WORK REQUEST: All of the data beneath this instruction is to be transcribed word for word.

DATASET EXCERPTS:
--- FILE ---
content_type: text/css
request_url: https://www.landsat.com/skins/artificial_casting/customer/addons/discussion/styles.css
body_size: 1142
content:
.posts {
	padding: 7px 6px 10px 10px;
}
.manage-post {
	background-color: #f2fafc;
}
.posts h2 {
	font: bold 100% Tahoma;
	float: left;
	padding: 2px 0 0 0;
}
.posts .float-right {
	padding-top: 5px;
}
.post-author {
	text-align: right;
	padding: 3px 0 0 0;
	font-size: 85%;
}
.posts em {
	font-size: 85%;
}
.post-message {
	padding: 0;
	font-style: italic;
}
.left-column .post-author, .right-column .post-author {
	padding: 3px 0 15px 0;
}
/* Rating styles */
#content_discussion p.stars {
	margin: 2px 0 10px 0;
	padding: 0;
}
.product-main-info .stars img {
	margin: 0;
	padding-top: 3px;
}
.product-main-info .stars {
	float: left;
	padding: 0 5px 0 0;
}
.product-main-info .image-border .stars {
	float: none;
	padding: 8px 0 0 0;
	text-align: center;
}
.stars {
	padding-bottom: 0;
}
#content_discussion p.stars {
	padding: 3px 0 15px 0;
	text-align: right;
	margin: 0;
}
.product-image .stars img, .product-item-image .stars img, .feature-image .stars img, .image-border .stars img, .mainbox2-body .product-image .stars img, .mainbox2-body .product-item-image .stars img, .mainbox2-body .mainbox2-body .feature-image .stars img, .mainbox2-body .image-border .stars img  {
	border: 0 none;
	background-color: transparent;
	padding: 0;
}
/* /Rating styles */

OUTPUT OF THE EXERCISE:
--- FILE ---
content_type: text/css
request_url: https://www.landsat.com/skins/artificial_casting/customer/addons/discussion/styles.css
body_size: 1142
content:
.posts {
	padding: 7px 6px 10px 10px;
}
.manage-post {
	background-color: #f2fafc;
}
.posts h2 {
	font: bold 100% Tahoma;
	float: left;
	padding: 2px 0 0 0;
}
.posts .float-right {
	padding-top: 5px;
}
.post-author {
	text-align: right;
	padding: 3px 0 0 0;
	font-size: 85%;
}
.posts em {
	font-size: 85%;
}
.post-message {
	padding: 0;
	font-style: italic;
}
.left-column .post-author, .right-column .post-author {
	padding: 3px 0 15px 0;
}
/* Rating styles */
#content_discussion p.stars {
	margin: 2px 0 10px 0;
	padding: 0;
}
.product-main-info .stars img {
	margin: 0;
	padding-top: 3px;
}
.product-main-info .stars {
	float: left;
	padding: 0 5px 0 0;
}
.product-main-info .image-border .stars {
	float: none;
	padding: 8px 0 0 0;
	text-align: center;
}
.stars {
	padding-bottom: 0;
}
#content_discussion p.stars {
	padding: 3px 0 15px 0;
	text-align: right;
	margin: 0;
}
.product-image .stars img, .product-item-image .stars img, .feature-image .stars img, .image-border .stars img, .mainbox2-body .product-image .stars img, .mainbox2-body .product-item-image .stars img, .mainbox2-body .mainbox2-body .feature-image .stars img, .mainbox2-body .image-border .stars img  {
	border: 0 none;
	background-color: transparent;
	padding: 0;
}
/* /Rating styles */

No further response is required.